▸ **THE DATA**
-.-.-

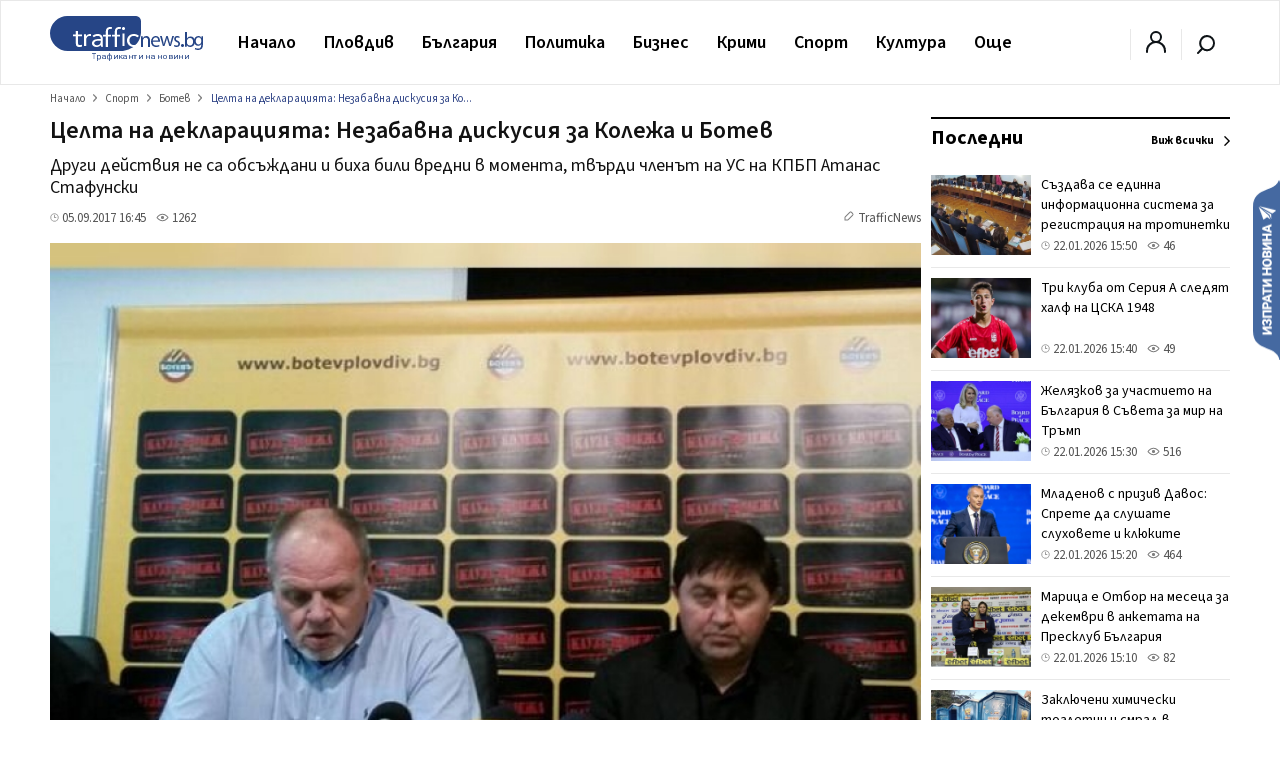

--- FILE ---
content_type: text/html; charset=utf-8
request_url: https://www.google.com/recaptcha/api2/aframe
body_size: 266
content:
<!DOCTYPE HTML><html><head><meta http-equiv="content-type" content="text/html; charset=UTF-8"></head><body><script nonce="5gd_0EZ1Y3ZgUmBBAIduOg">/** Anti-fraud and anti-abuse applications only. See google.com/recaptcha */ try{var clients={'sodar':'https://pagead2.googlesyndication.com/pagead/sodar?'};window.addEventListener("message",function(a){try{if(a.source===window.parent){var b=JSON.parse(a.data);var c=clients[b['id']];if(c){var d=document.createElement('img');d.src=c+b['params']+'&rc='+(localStorage.getItem("rc::a")?sessionStorage.getItem("rc::b"):"");window.document.body.appendChild(d);sessionStorage.setItem("rc::e",parseInt(sessionStorage.getItem("rc::e")||0)+1);localStorage.setItem("rc::h",'1769090176473');}}}catch(b){}});window.parent.postMessage("_grecaptcha_ready", "*");}catch(b){}</script></body></html>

-.-.-

▸ **WORK ORDER**
Output every entry above exactly as written, but omit the pictures.

▸ **EXERCISE SOLUTION**
--- FILE ---
content_type: text/html; charset=utf-8
request_url: https://www.google.com/recaptcha/api2/aframe
body_size: 266
content:
<!DOCTYPE HTML><html><head><meta http-equiv="content-type" content="text/html; charset=UTF-8"></head><body><script nonce="5gd_0EZ1Y3ZgUmBBAIduOg">/** Anti-fraud and anti-abuse applications only. See google.com/recaptcha */ try{var clients={'sodar':'https://pagead2.googlesyndication.com/pagead/sodar?'};window.addEventListener("message",function(a){try{if(a.source===window.parent){var b=JSON.parse(a.data);var c=clients[b['id']];if(c){var d=document.createElement('img');d.src=c+b['params']+'&rc='+(localStorage.getItem("rc::a")?sessionStorage.getItem("rc::b"):"");window.document.body.appendChild(d);sessionStorage.setItem("rc::e",parseInt(sessionStorage.getItem("rc::e")||0)+1);localStorage.setItem("rc::h",'1769090176473');}}}catch(b){}});window.parent.postMessage("_grecaptcha_ready", "*");}catch(b){}</script></body></html>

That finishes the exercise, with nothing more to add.